Tire au flanc (Jean Renoir / France, 1928):

The artiste's blessed imbecility, "toujours le poète," the best weapon against a regimented military system. The opening unspools under the dizzy aegis of Laurel and Hardy, banana peels on marble floors and torn tuxedos and all: Jean Renoir spills gravy on the Army officer's uniform and throws benzene in the fireplace, then sends the affluent dreamer with a "delicate condition" (Georges Pomiès) and his rambunctious valet (Michel Simon) off to the barracks. Life in the encampment is a bumpy one for the moonstruck poet who saunters over to the practice dummy and shakes its hand after a gentle bayonet poke.
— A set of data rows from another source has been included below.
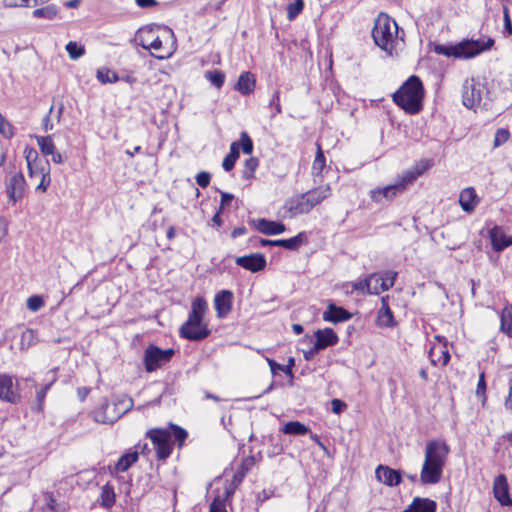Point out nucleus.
Returning a JSON list of instances; mask_svg holds the SVG:
<instances>
[{
	"mask_svg": "<svg viewBox=\"0 0 512 512\" xmlns=\"http://www.w3.org/2000/svg\"><path fill=\"white\" fill-rule=\"evenodd\" d=\"M135 41L143 49L151 51L157 59L170 58L177 49V40L172 29L161 25H147L138 29Z\"/></svg>",
	"mask_w": 512,
	"mask_h": 512,
	"instance_id": "1",
	"label": "nucleus"
},
{
	"mask_svg": "<svg viewBox=\"0 0 512 512\" xmlns=\"http://www.w3.org/2000/svg\"><path fill=\"white\" fill-rule=\"evenodd\" d=\"M450 453V447L442 439L430 440L426 443L424 462L420 472L423 484H437L443 475V469Z\"/></svg>",
	"mask_w": 512,
	"mask_h": 512,
	"instance_id": "2",
	"label": "nucleus"
},
{
	"mask_svg": "<svg viewBox=\"0 0 512 512\" xmlns=\"http://www.w3.org/2000/svg\"><path fill=\"white\" fill-rule=\"evenodd\" d=\"M372 37L375 44L390 56H393L399 44L404 42L398 24L386 13H380L376 18Z\"/></svg>",
	"mask_w": 512,
	"mask_h": 512,
	"instance_id": "3",
	"label": "nucleus"
},
{
	"mask_svg": "<svg viewBox=\"0 0 512 512\" xmlns=\"http://www.w3.org/2000/svg\"><path fill=\"white\" fill-rule=\"evenodd\" d=\"M207 302L203 297H196L191 304L188 319L180 327V336L191 341H200L210 335L204 318L207 313Z\"/></svg>",
	"mask_w": 512,
	"mask_h": 512,
	"instance_id": "4",
	"label": "nucleus"
},
{
	"mask_svg": "<svg viewBox=\"0 0 512 512\" xmlns=\"http://www.w3.org/2000/svg\"><path fill=\"white\" fill-rule=\"evenodd\" d=\"M424 88L416 75L410 76L392 95L394 103L408 114H417L423 108Z\"/></svg>",
	"mask_w": 512,
	"mask_h": 512,
	"instance_id": "5",
	"label": "nucleus"
},
{
	"mask_svg": "<svg viewBox=\"0 0 512 512\" xmlns=\"http://www.w3.org/2000/svg\"><path fill=\"white\" fill-rule=\"evenodd\" d=\"M493 44L494 40L491 38L487 39V41L465 39L455 45L436 44L433 51L438 55L446 57L469 59L483 51L489 50Z\"/></svg>",
	"mask_w": 512,
	"mask_h": 512,
	"instance_id": "6",
	"label": "nucleus"
},
{
	"mask_svg": "<svg viewBox=\"0 0 512 512\" xmlns=\"http://www.w3.org/2000/svg\"><path fill=\"white\" fill-rule=\"evenodd\" d=\"M133 407V400L127 395L116 398L112 405L106 400L95 408L91 415L96 423L113 424L121 416L130 411Z\"/></svg>",
	"mask_w": 512,
	"mask_h": 512,
	"instance_id": "7",
	"label": "nucleus"
},
{
	"mask_svg": "<svg viewBox=\"0 0 512 512\" xmlns=\"http://www.w3.org/2000/svg\"><path fill=\"white\" fill-rule=\"evenodd\" d=\"M486 88L474 78L466 79L463 83V105L469 109H476L481 105Z\"/></svg>",
	"mask_w": 512,
	"mask_h": 512,
	"instance_id": "8",
	"label": "nucleus"
},
{
	"mask_svg": "<svg viewBox=\"0 0 512 512\" xmlns=\"http://www.w3.org/2000/svg\"><path fill=\"white\" fill-rule=\"evenodd\" d=\"M174 349H160L155 345H149L144 352V364L147 372H153L165 363L169 362L174 355Z\"/></svg>",
	"mask_w": 512,
	"mask_h": 512,
	"instance_id": "9",
	"label": "nucleus"
},
{
	"mask_svg": "<svg viewBox=\"0 0 512 512\" xmlns=\"http://www.w3.org/2000/svg\"><path fill=\"white\" fill-rule=\"evenodd\" d=\"M170 432L167 429L154 428L147 432V437L152 441L158 459H166L172 452Z\"/></svg>",
	"mask_w": 512,
	"mask_h": 512,
	"instance_id": "10",
	"label": "nucleus"
},
{
	"mask_svg": "<svg viewBox=\"0 0 512 512\" xmlns=\"http://www.w3.org/2000/svg\"><path fill=\"white\" fill-rule=\"evenodd\" d=\"M397 273L393 271H384L368 275L370 294H379L382 291L389 290L395 282Z\"/></svg>",
	"mask_w": 512,
	"mask_h": 512,
	"instance_id": "11",
	"label": "nucleus"
},
{
	"mask_svg": "<svg viewBox=\"0 0 512 512\" xmlns=\"http://www.w3.org/2000/svg\"><path fill=\"white\" fill-rule=\"evenodd\" d=\"M403 193V186L396 185L395 183L378 186L369 191L370 199L376 204H384L385 202L392 201L398 195Z\"/></svg>",
	"mask_w": 512,
	"mask_h": 512,
	"instance_id": "12",
	"label": "nucleus"
},
{
	"mask_svg": "<svg viewBox=\"0 0 512 512\" xmlns=\"http://www.w3.org/2000/svg\"><path fill=\"white\" fill-rule=\"evenodd\" d=\"M431 166V161L421 160L412 168L404 171L395 181L396 185L403 186V192L411 185L420 175H422Z\"/></svg>",
	"mask_w": 512,
	"mask_h": 512,
	"instance_id": "13",
	"label": "nucleus"
},
{
	"mask_svg": "<svg viewBox=\"0 0 512 512\" xmlns=\"http://www.w3.org/2000/svg\"><path fill=\"white\" fill-rule=\"evenodd\" d=\"M26 191V181L22 172L13 173L6 182V193L14 203L24 197Z\"/></svg>",
	"mask_w": 512,
	"mask_h": 512,
	"instance_id": "14",
	"label": "nucleus"
},
{
	"mask_svg": "<svg viewBox=\"0 0 512 512\" xmlns=\"http://www.w3.org/2000/svg\"><path fill=\"white\" fill-rule=\"evenodd\" d=\"M21 396L17 390V385L14 384L13 378L7 374H0V400L17 404Z\"/></svg>",
	"mask_w": 512,
	"mask_h": 512,
	"instance_id": "15",
	"label": "nucleus"
},
{
	"mask_svg": "<svg viewBox=\"0 0 512 512\" xmlns=\"http://www.w3.org/2000/svg\"><path fill=\"white\" fill-rule=\"evenodd\" d=\"M375 477L379 482L389 487L397 486L402 481V475L399 470L382 464L376 468Z\"/></svg>",
	"mask_w": 512,
	"mask_h": 512,
	"instance_id": "16",
	"label": "nucleus"
},
{
	"mask_svg": "<svg viewBox=\"0 0 512 512\" xmlns=\"http://www.w3.org/2000/svg\"><path fill=\"white\" fill-rule=\"evenodd\" d=\"M235 263L248 271L256 273L266 267V258L263 254L256 253L237 257Z\"/></svg>",
	"mask_w": 512,
	"mask_h": 512,
	"instance_id": "17",
	"label": "nucleus"
},
{
	"mask_svg": "<svg viewBox=\"0 0 512 512\" xmlns=\"http://www.w3.org/2000/svg\"><path fill=\"white\" fill-rule=\"evenodd\" d=\"M233 293L230 290L219 291L214 298V307L219 318H224L232 310Z\"/></svg>",
	"mask_w": 512,
	"mask_h": 512,
	"instance_id": "18",
	"label": "nucleus"
},
{
	"mask_svg": "<svg viewBox=\"0 0 512 512\" xmlns=\"http://www.w3.org/2000/svg\"><path fill=\"white\" fill-rule=\"evenodd\" d=\"M284 209L289 213V217L293 218L300 214L309 213L312 208L303 194L297 195L286 201Z\"/></svg>",
	"mask_w": 512,
	"mask_h": 512,
	"instance_id": "19",
	"label": "nucleus"
},
{
	"mask_svg": "<svg viewBox=\"0 0 512 512\" xmlns=\"http://www.w3.org/2000/svg\"><path fill=\"white\" fill-rule=\"evenodd\" d=\"M315 350H324L327 347L338 343V336L331 328L319 329L315 331Z\"/></svg>",
	"mask_w": 512,
	"mask_h": 512,
	"instance_id": "20",
	"label": "nucleus"
},
{
	"mask_svg": "<svg viewBox=\"0 0 512 512\" xmlns=\"http://www.w3.org/2000/svg\"><path fill=\"white\" fill-rule=\"evenodd\" d=\"M489 237L493 249L500 252L512 245V236L505 234L504 230L499 226H494L489 231Z\"/></svg>",
	"mask_w": 512,
	"mask_h": 512,
	"instance_id": "21",
	"label": "nucleus"
},
{
	"mask_svg": "<svg viewBox=\"0 0 512 512\" xmlns=\"http://www.w3.org/2000/svg\"><path fill=\"white\" fill-rule=\"evenodd\" d=\"M352 314L343 307L330 303L323 313V320L331 323H339L350 320Z\"/></svg>",
	"mask_w": 512,
	"mask_h": 512,
	"instance_id": "22",
	"label": "nucleus"
},
{
	"mask_svg": "<svg viewBox=\"0 0 512 512\" xmlns=\"http://www.w3.org/2000/svg\"><path fill=\"white\" fill-rule=\"evenodd\" d=\"M495 498L502 504L512 506V499L509 496L508 484L504 475L496 477L493 484Z\"/></svg>",
	"mask_w": 512,
	"mask_h": 512,
	"instance_id": "23",
	"label": "nucleus"
},
{
	"mask_svg": "<svg viewBox=\"0 0 512 512\" xmlns=\"http://www.w3.org/2000/svg\"><path fill=\"white\" fill-rule=\"evenodd\" d=\"M479 203V198L473 187H467L460 192L459 204L463 211L472 213Z\"/></svg>",
	"mask_w": 512,
	"mask_h": 512,
	"instance_id": "24",
	"label": "nucleus"
},
{
	"mask_svg": "<svg viewBox=\"0 0 512 512\" xmlns=\"http://www.w3.org/2000/svg\"><path fill=\"white\" fill-rule=\"evenodd\" d=\"M256 228L259 232L265 235H279L286 230L283 223L267 220L265 218H261L256 221Z\"/></svg>",
	"mask_w": 512,
	"mask_h": 512,
	"instance_id": "25",
	"label": "nucleus"
},
{
	"mask_svg": "<svg viewBox=\"0 0 512 512\" xmlns=\"http://www.w3.org/2000/svg\"><path fill=\"white\" fill-rule=\"evenodd\" d=\"M377 325L380 327H393L395 320L388 304V296L381 298V308L378 311Z\"/></svg>",
	"mask_w": 512,
	"mask_h": 512,
	"instance_id": "26",
	"label": "nucleus"
},
{
	"mask_svg": "<svg viewBox=\"0 0 512 512\" xmlns=\"http://www.w3.org/2000/svg\"><path fill=\"white\" fill-rule=\"evenodd\" d=\"M303 195L313 209L316 205L320 204L324 199L331 195V188L329 185L320 186L303 193Z\"/></svg>",
	"mask_w": 512,
	"mask_h": 512,
	"instance_id": "27",
	"label": "nucleus"
},
{
	"mask_svg": "<svg viewBox=\"0 0 512 512\" xmlns=\"http://www.w3.org/2000/svg\"><path fill=\"white\" fill-rule=\"evenodd\" d=\"M255 85L256 80L254 75L251 72L246 71L239 76L235 89L242 95H249L254 91Z\"/></svg>",
	"mask_w": 512,
	"mask_h": 512,
	"instance_id": "28",
	"label": "nucleus"
},
{
	"mask_svg": "<svg viewBox=\"0 0 512 512\" xmlns=\"http://www.w3.org/2000/svg\"><path fill=\"white\" fill-rule=\"evenodd\" d=\"M403 512H436V502L428 498L416 497Z\"/></svg>",
	"mask_w": 512,
	"mask_h": 512,
	"instance_id": "29",
	"label": "nucleus"
},
{
	"mask_svg": "<svg viewBox=\"0 0 512 512\" xmlns=\"http://www.w3.org/2000/svg\"><path fill=\"white\" fill-rule=\"evenodd\" d=\"M26 161L29 170V175L31 178L39 176V172L42 167L48 168V162L45 165H42L40 162H37V151L34 149L26 150Z\"/></svg>",
	"mask_w": 512,
	"mask_h": 512,
	"instance_id": "30",
	"label": "nucleus"
},
{
	"mask_svg": "<svg viewBox=\"0 0 512 512\" xmlns=\"http://www.w3.org/2000/svg\"><path fill=\"white\" fill-rule=\"evenodd\" d=\"M115 501L116 494L114 487L110 483H106L101 489L100 505L105 509H110L114 506Z\"/></svg>",
	"mask_w": 512,
	"mask_h": 512,
	"instance_id": "31",
	"label": "nucleus"
},
{
	"mask_svg": "<svg viewBox=\"0 0 512 512\" xmlns=\"http://www.w3.org/2000/svg\"><path fill=\"white\" fill-rule=\"evenodd\" d=\"M49 373L51 374L49 382L46 383L39 391H37L36 394V404L34 409H36L37 411H42L46 394L53 385V383L57 380L55 370H52Z\"/></svg>",
	"mask_w": 512,
	"mask_h": 512,
	"instance_id": "32",
	"label": "nucleus"
},
{
	"mask_svg": "<svg viewBox=\"0 0 512 512\" xmlns=\"http://www.w3.org/2000/svg\"><path fill=\"white\" fill-rule=\"evenodd\" d=\"M139 456L137 452H129L122 455L117 463L115 464L116 472H125L127 471L137 460Z\"/></svg>",
	"mask_w": 512,
	"mask_h": 512,
	"instance_id": "33",
	"label": "nucleus"
},
{
	"mask_svg": "<svg viewBox=\"0 0 512 512\" xmlns=\"http://www.w3.org/2000/svg\"><path fill=\"white\" fill-rule=\"evenodd\" d=\"M281 431L288 435H305L309 428L299 421H290L283 426Z\"/></svg>",
	"mask_w": 512,
	"mask_h": 512,
	"instance_id": "34",
	"label": "nucleus"
},
{
	"mask_svg": "<svg viewBox=\"0 0 512 512\" xmlns=\"http://www.w3.org/2000/svg\"><path fill=\"white\" fill-rule=\"evenodd\" d=\"M326 165V159L324 153L321 149L320 144H317V152L315 159L312 164V174L318 176L322 173L324 167Z\"/></svg>",
	"mask_w": 512,
	"mask_h": 512,
	"instance_id": "35",
	"label": "nucleus"
},
{
	"mask_svg": "<svg viewBox=\"0 0 512 512\" xmlns=\"http://www.w3.org/2000/svg\"><path fill=\"white\" fill-rule=\"evenodd\" d=\"M306 240L305 232H300L289 239H282V247L287 250H297Z\"/></svg>",
	"mask_w": 512,
	"mask_h": 512,
	"instance_id": "36",
	"label": "nucleus"
},
{
	"mask_svg": "<svg viewBox=\"0 0 512 512\" xmlns=\"http://www.w3.org/2000/svg\"><path fill=\"white\" fill-rule=\"evenodd\" d=\"M37 144L42 154L48 156L56 149L52 136H36Z\"/></svg>",
	"mask_w": 512,
	"mask_h": 512,
	"instance_id": "37",
	"label": "nucleus"
},
{
	"mask_svg": "<svg viewBox=\"0 0 512 512\" xmlns=\"http://www.w3.org/2000/svg\"><path fill=\"white\" fill-rule=\"evenodd\" d=\"M501 330L507 335L512 336V305L502 311Z\"/></svg>",
	"mask_w": 512,
	"mask_h": 512,
	"instance_id": "38",
	"label": "nucleus"
},
{
	"mask_svg": "<svg viewBox=\"0 0 512 512\" xmlns=\"http://www.w3.org/2000/svg\"><path fill=\"white\" fill-rule=\"evenodd\" d=\"M266 361L271 369V372L273 374L276 373L277 370L283 371L286 375L292 376V367L294 366V358H289L288 365L283 366L281 364H278L276 361L270 358H266Z\"/></svg>",
	"mask_w": 512,
	"mask_h": 512,
	"instance_id": "39",
	"label": "nucleus"
},
{
	"mask_svg": "<svg viewBox=\"0 0 512 512\" xmlns=\"http://www.w3.org/2000/svg\"><path fill=\"white\" fill-rule=\"evenodd\" d=\"M65 49L72 60H77L85 54V47L75 41L68 42Z\"/></svg>",
	"mask_w": 512,
	"mask_h": 512,
	"instance_id": "40",
	"label": "nucleus"
},
{
	"mask_svg": "<svg viewBox=\"0 0 512 512\" xmlns=\"http://www.w3.org/2000/svg\"><path fill=\"white\" fill-rule=\"evenodd\" d=\"M205 78L216 88H221L225 81V74L220 70L205 72Z\"/></svg>",
	"mask_w": 512,
	"mask_h": 512,
	"instance_id": "41",
	"label": "nucleus"
},
{
	"mask_svg": "<svg viewBox=\"0 0 512 512\" xmlns=\"http://www.w3.org/2000/svg\"><path fill=\"white\" fill-rule=\"evenodd\" d=\"M96 77L103 84L115 83L119 80L117 73L109 69H98Z\"/></svg>",
	"mask_w": 512,
	"mask_h": 512,
	"instance_id": "42",
	"label": "nucleus"
},
{
	"mask_svg": "<svg viewBox=\"0 0 512 512\" xmlns=\"http://www.w3.org/2000/svg\"><path fill=\"white\" fill-rule=\"evenodd\" d=\"M257 167H258L257 158L250 157L249 159H247L244 163V168L242 171V178L247 179V180L253 178Z\"/></svg>",
	"mask_w": 512,
	"mask_h": 512,
	"instance_id": "43",
	"label": "nucleus"
},
{
	"mask_svg": "<svg viewBox=\"0 0 512 512\" xmlns=\"http://www.w3.org/2000/svg\"><path fill=\"white\" fill-rule=\"evenodd\" d=\"M57 14V8L54 5H48L33 11V16L36 18L53 19Z\"/></svg>",
	"mask_w": 512,
	"mask_h": 512,
	"instance_id": "44",
	"label": "nucleus"
},
{
	"mask_svg": "<svg viewBox=\"0 0 512 512\" xmlns=\"http://www.w3.org/2000/svg\"><path fill=\"white\" fill-rule=\"evenodd\" d=\"M304 1L303 0H295L292 3H289L287 6V18L289 20L295 19L303 10Z\"/></svg>",
	"mask_w": 512,
	"mask_h": 512,
	"instance_id": "45",
	"label": "nucleus"
},
{
	"mask_svg": "<svg viewBox=\"0 0 512 512\" xmlns=\"http://www.w3.org/2000/svg\"><path fill=\"white\" fill-rule=\"evenodd\" d=\"M510 138V132L506 128H499L496 130L494 135L493 145L495 148L500 147L504 143H506Z\"/></svg>",
	"mask_w": 512,
	"mask_h": 512,
	"instance_id": "46",
	"label": "nucleus"
},
{
	"mask_svg": "<svg viewBox=\"0 0 512 512\" xmlns=\"http://www.w3.org/2000/svg\"><path fill=\"white\" fill-rule=\"evenodd\" d=\"M39 177L41 178L40 183L37 185L36 190L38 191H46L47 187L51 182L49 168L42 167L39 172Z\"/></svg>",
	"mask_w": 512,
	"mask_h": 512,
	"instance_id": "47",
	"label": "nucleus"
},
{
	"mask_svg": "<svg viewBox=\"0 0 512 512\" xmlns=\"http://www.w3.org/2000/svg\"><path fill=\"white\" fill-rule=\"evenodd\" d=\"M45 302L43 298L39 295H33L30 296L26 301L27 308L32 312L39 311L43 306Z\"/></svg>",
	"mask_w": 512,
	"mask_h": 512,
	"instance_id": "48",
	"label": "nucleus"
},
{
	"mask_svg": "<svg viewBox=\"0 0 512 512\" xmlns=\"http://www.w3.org/2000/svg\"><path fill=\"white\" fill-rule=\"evenodd\" d=\"M170 427L172 429V434L175 440L179 443V446L181 447L183 445V442L188 436V433L185 429L181 428L178 425L170 424Z\"/></svg>",
	"mask_w": 512,
	"mask_h": 512,
	"instance_id": "49",
	"label": "nucleus"
},
{
	"mask_svg": "<svg viewBox=\"0 0 512 512\" xmlns=\"http://www.w3.org/2000/svg\"><path fill=\"white\" fill-rule=\"evenodd\" d=\"M0 134L5 138H12L14 135L12 125L0 114Z\"/></svg>",
	"mask_w": 512,
	"mask_h": 512,
	"instance_id": "50",
	"label": "nucleus"
},
{
	"mask_svg": "<svg viewBox=\"0 0 512 512\" xmlns=\"http://www.w3.org/2000/svg\"><path fill=\"white\" fill-rule=\"evenodd\" d=\"M35 343V334L31 329H26L21 335V347L28 348Z\"/></svg>",
	"mask_w": 512,
	"mask_h": 512,
	"instance_id": "51",
	"label": "nucleus"
},
{
	"mask_svg": "<svg viewBox=\"0 0 512 512\" xmlns=\"http://www.w3.org/2000/svg\"><path fill=\"white\" fill-rule=\"evenodd\" d=\"M242 151L245 154H251L253 151V143L249 135L246 132L241 133L240 137Z\"/></svg>",
	"mask_w": 512,
	"mask_h": 512,
	"instance_id": "52",
	"label": "nucleus"
},
{
	"mask_svg": "<svg viewBox=\"0 0 512 512\" xmlns=\"http://www.w3.org/2000/svg\"><path fill=\"white\" fill-rule=\"evenodd\" d=\"M269 106L274 108V112L272 113L271 117H274L275 115L280 114L282 112L279 90H276L272 95V98L269 102Z\"/></svg>",
	"mask_w": 512,
	"mask_h": 512,
	"instance_id": "53",
	"label": "nucleus"
},
{
	"mask_svg": "<svg viewBox=\"0 0 512 512\" xmlns=\"http://www.w3.org/2000/svg\"><path fill=\"white\" fill-rule=\"evenodd\" d=\"M352 289L362 294H370V287L368 282V276L362 280H359L352 285Z\"/></svg>",
	"mask_w": 512,
	"mask_h": 512,
	"instance_id": "54",
	"label": "nucleus"
},
{
	"mask_svg": "<svg viewBox=\"0 0 512 512\" xmlns=\"http://www.w3.org/2000/svg\"><path fill=\"white\" fill-rule=\"evenodd\" d=\"M434 352H435V347H433L430 351V356H431V361L434 365L440 363L441 365L445 366L449 360H450V354L447 350H442L441 349V357L436 361L433 356H434Z\"/></svg>",
	"mask_w": 512,
	"mask_h": 512,
	"instance_id": "55",
	"label": "nucleus"
},
{
	"mask_svg": "<svg viewBox=\"0 0 512 512\" xmlns=\"http://www.w3.org/2000/svg\"><path fill=\"white\" fill-rule=\"evenodd\" d=\"M209 512H227L224 500L219 496L215 497L212 503L210 504Z\"/></svg>",
	"mask_w": 512,
	"mask_h": 512,
	"instance_id": "56",
	"label": "nucleus"
},
{
	"mask_svg": "<svg viewBox=\"0 0 512 512\" xmlns=\"http://www.w3.org/2000/svg\"><path fill=\"white\" fill-rule=\"evenodd\" d=\"M210 174L208 172H200L196 176V183L202 187L206 188L210 183Z\"/></svg>",
	"mask_w": 512,
	"mask_h": 512,
	"instance_id": "57",
	"label": "nucleus"
},
{
	"mask_svg": "<svg viewBox=\"0 0 512 512\" xmlns=\"http://www.w3.org/2000/svg\"><path fill=\"white\" fill-rule=\"evenodd\" d=\"M331 407L333 413L340 414L347 407V405L340 399H333L331 401Z\"/></svg>",
	"mask_w": 512,
	"mask_h": 512,
	"instance_id": "58",
	"label": "nucleus"
},
{
	"mask_svg": "<svg viewBox=\"0 0 512 512\" xmlns=\"http://www.w3.org/2000/svg\"><path fill=\"white\" fill-rule=\"evenodd\" d=\"M236 163V159L232 157V155H226L222 162V167L225 171H231L234 168V165Z\"/></svg>",
	"mask_w": 512,
	"mask_h": 512,
	"instance_id": "59",
	"label": "nucleus"
},
{
	"mask_svg": "<svg viewBox=\"0 0 512 512\" xmlns=\"http://www.w3.org/2000/svg\"><path fill=\"white\" fill-rule=\"evenodd\" d=\"M485 391H486V382H485L484 373L482 372L479 375V380H478V384H477L476 394L477 395H484Z\"/></svg>",
	"mask_w": 512,
	"mask_h": 512,
	"instance_id": "60",
	"label": "nucleus"
},
{
	"mask_svg": "<svg viewBox=\"0 0 512 512\" xmlns=\"http://www.w3.org/2000/svg\"><path fill=\"white\" fill-rule=\"evenodd\" d=\"M8 233V221L4 217H0V241L7 235Z\"/></svg>",
	"mask_w": 512,
	"mask_h": 512,
	"instance_id": "61",
	"label": "nucleus"
},
{
	"mask_svg": "<svg viewBox=\"0 0 512 512\" xmlns=\"http://www.w3.org/2000/svg\"><path fill=\"white\" fill-rule=\"evenodd\" d=\"M253 464H254V459L252 457L246 458L243 461V463H242L243 471L241 472V474L239 476V481L242 479V477H244L245 472L248 471Z\"/></svg>",
	"mask_w": 512,
	"mask_h": 512,
	"instance_id": "62",
	"label": "nucleus"
},
{
	"mask_svg": "<svg viewBox=\"0 0 512 512\" xmlns=\"http://www.w3.org/2000/svg\"><path fill=\"white\" fill-rule=\"evenodd\" d=\"M49 0H22L20 1V7L36 6L48 2Z\"/></svg>",
	"mask_w": 512,
	"mask_h": 512,
	"instance_id": "63",
	"label": "nucleus"
},
{
	"mask_svg": "<svg viewBox=\"0 0 512 512\" xmlns=\"http://www.w3.org/2000/svg\"><path fill=\"white\" fill-rule=\"evenodd\" d=\"M504 28L510 34L512 33V23H511L507 8L504 9Z\"/></svg>",
	"mask_w": 512,
	"mask_h": 512,
	"instance_id": "64",
	"label": "nucleus"
}]
</instances>
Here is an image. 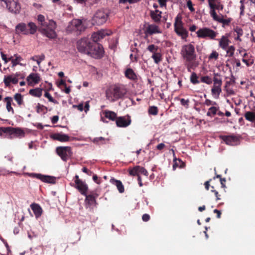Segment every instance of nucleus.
Returning a JSON list of instances; mask_svg holds the SVG:
<instances>
[{
    "instance_id": "1",
    "label": "nucleus",
    "mask_w": 255,
    "mask_h": 255,
    "mask_svg": "<svg viewBox=\"0 0 255 255\" xmlns=\"http://www.w3.org/2000/svg\"><path fill=\"white\" fill-rule=\"evenodd\" d=\"M180 53L183 59L185 61V65L188 71L191 72V69H194L197 66V64L195 63L197 55L194 46L190 43L182 46Z\"/></svg>"
},
{
    "instance_id": "2",
    "label": "nucleus",
    "mask_w": 255,
    "mask_h": 255,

In solitary like Gabin in La Grande Illusion, he dodges rodents while outside his fiancée (Jeanne Helbling) is wooed by the roving-eyed lieutenant (Jean Storm). "Prisons are much less pleasant than I had imagined!" The maneuver is a march through the woods with gasmask-wearing soldiers slipping down a hill, the battle is a pillow fight around the butler's girlfriend (Fridette Fatton), both filmed for the benefit of Vigo. (The charming handwritten intertitles are adorned with doodles.) It culminates in slapstick fraternité at the colonel's party, with Pomiès decked out in Pan's pelts and Simon dangling above the stage lights in Sylphian drag while the bully unleashes a foretaste of Tati's fireworks. Renoir concludes with a jubilant stretto out of A Midnight Summer's Dream, a triple wedding where a tracking shot puts master and servant not upstairs and downstairs but side by side. With Félix Oudart, Louis Zellas, and Kinny Dorlay. In black and white.